El primer chip personalizado de OpenAI, fabricado con Broadcom, apunta al costo de más rápido crecimiento en IA: la inferencia.
El primer chip personalizado de OpenAI, fabricado con Broadcom, apunta al costo de más rápido crecimiento en IA: la inferencia.

OpenAI presentó Jalapeño, un procesador de inferencia personalizado fabricado con Broadcom que, según la compañía, reduce los costos operativos en aproximadamente un 50% frente a las GPU de Nvidia, amenazando el dominio del fabricante de chips en los centros de datos de IA.
"Jalapeño iguala el rendimiento de los chips Blackwell de Nvidia y las TPU de Google mientras ejecuta inferencia por aproximadamente la mitad del costo", declaró Hock Tan, director ejecutivo de Broadcom, en una entrevista.
El ASIC combina una gran sección de cómputo con seis módulos de memoria de alto ancho de banda para mover datos más rápido a través de modelos de lenguaje de gran tamaño. Las pruebas iniciales muestran un rendimiento por vatio "sustancialmente mejor" que las alternativas actuales, según OpenAI, aunque no ha revelado el nodo de proceso, las velocidades de reloj ni la configuración de memoria. Se espera que el chip se implemente a finales de 2026.
El movimiento marca el primer paso de OpenAI para dejar de depender exclusivamente de las escasas GPU de Nvidia. Los costos de inferencia son la factura recurrente que crece con el éxito —cada consulta en ChatGPT, cada paso del agente Codex— y un chip ajustado únicamente para esa tarea puede eliminar la maquinaria que un procesador general debe transportar. Para una empresa que sirve modelos al volumen de OpenAI, reducir los costos de inferencia a la mitad transforma la economía del negocio.
Broadcom está detrás de cada chip personalizado
La asociación revela una dinámica más profunda. OpenAI, Google y Meta construyen todos sus chips de IA personalizados sobre la arquitectura de Broadcom, convirtiendo una ruidosa competencia entre modelos fronterizos en ingresos estables para la empresa que está por debajo de todos ellos.

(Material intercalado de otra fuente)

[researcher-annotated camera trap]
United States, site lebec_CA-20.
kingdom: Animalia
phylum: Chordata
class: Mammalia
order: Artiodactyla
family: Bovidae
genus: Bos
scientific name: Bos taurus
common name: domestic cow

Broadcom reportó 8.400 millones de dólares en ingresos por chips de IA en el primer trimestre del año fiscal 2026, un 106% más que el año anterior, y mantiene una cartera de pedidos comprometidos de 73.000 millones de dólares vinculada a un camino hacia los 100.000 millones de dólares en ingresos anuales por chips de IA para 2027, según la dirección.

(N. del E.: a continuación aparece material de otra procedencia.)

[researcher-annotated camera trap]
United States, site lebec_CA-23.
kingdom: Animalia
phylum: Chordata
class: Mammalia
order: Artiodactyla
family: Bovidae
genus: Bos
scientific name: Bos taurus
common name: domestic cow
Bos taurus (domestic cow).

Diseñar conjuntamente un chip implica años de ingeniería compartida, propiedad intelectual y hojas de ruta de hardware que unen al laboratorio y al diseñador mucho después de que la primera pieza se haya enviado. Google comenzó a diseñar sus propios chips de IA hace aproximadamente una década y recién este año alcanzó su séptima generación, Ironwood, su primera TPU construida específicamente para inferencia. Jalapeño es la generación uno de lo que OpenAI denomina una "plataforma de cómputo multigeneracional".

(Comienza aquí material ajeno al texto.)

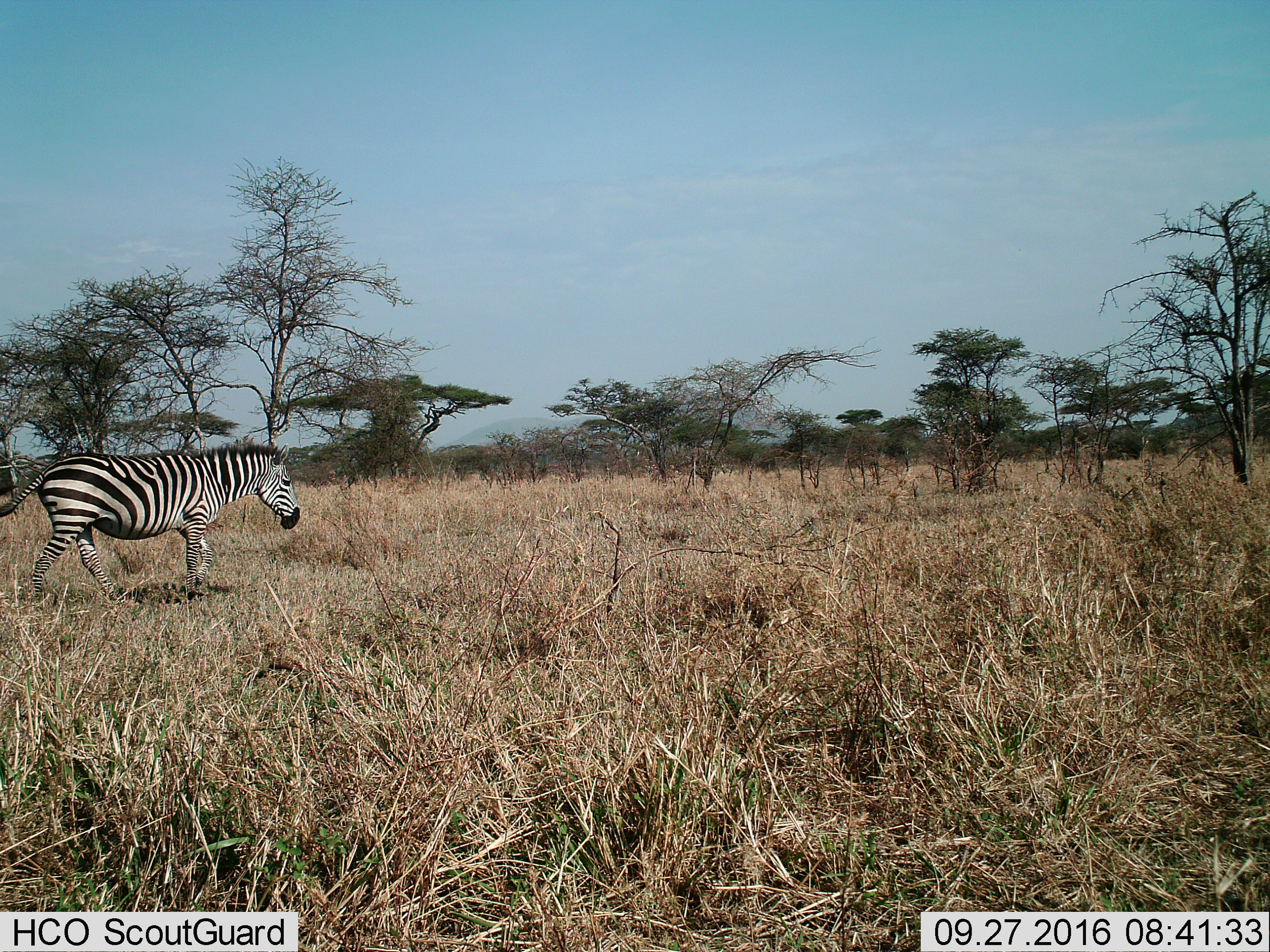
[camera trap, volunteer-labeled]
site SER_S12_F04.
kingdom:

Qué significa para Nvidia y la cadena de suministro
Los proveedores comerciales no desaparecen. Las primeras series de producción rara vez cubren la demanda total de una empresa, lo que significa que OpenAI seguirá comprando chips de inferencia de proveedores externos mientras Jalapeño aumenta su producción. Nvidia todavía domina las cargas de trabajo de entrenamiento, donde el entrenamiento previo intensivo en rendimiento probablemente dependerá de su hardware en el futuro previsible.
La limitación de todo esto es la fabricación. Cada uno de estos chips depende de Taiwan Semiconductor para la fabricación avanzada y el empaquetado especializado que une el cómputo y la memoria en una sola pieza funcional. Esa capacidad de empaquetado está agotada hasta 2026, y la demanda en toda la industria supera con creces la oferta. OpenAI no puede saltarse la fila —compite por una asignación limitada junto con todas las grandes empresas tecnológicas.
Las acciones de Nvidia, que cotizan a aproximadamente 35 veces las ganancias futuras, enfrentan un cambio narrativo a largo plazo a medida que cada gran laboratorio de IA construye su propio silicio. Pero el impacto inmediato en los ingresos está a años de distancia. El beneficiario más claro es Broadcom, cuya arquitectura se encuentra dentro de los programas personalizados de tres de las mayores empresas de IA a la vez. Los nombres en los chips seguirán cambiando. La empresa que los diseña sigue siendo la misma.
Este artículo es solo para fines informativos y no constituye asesoramiento de inversión.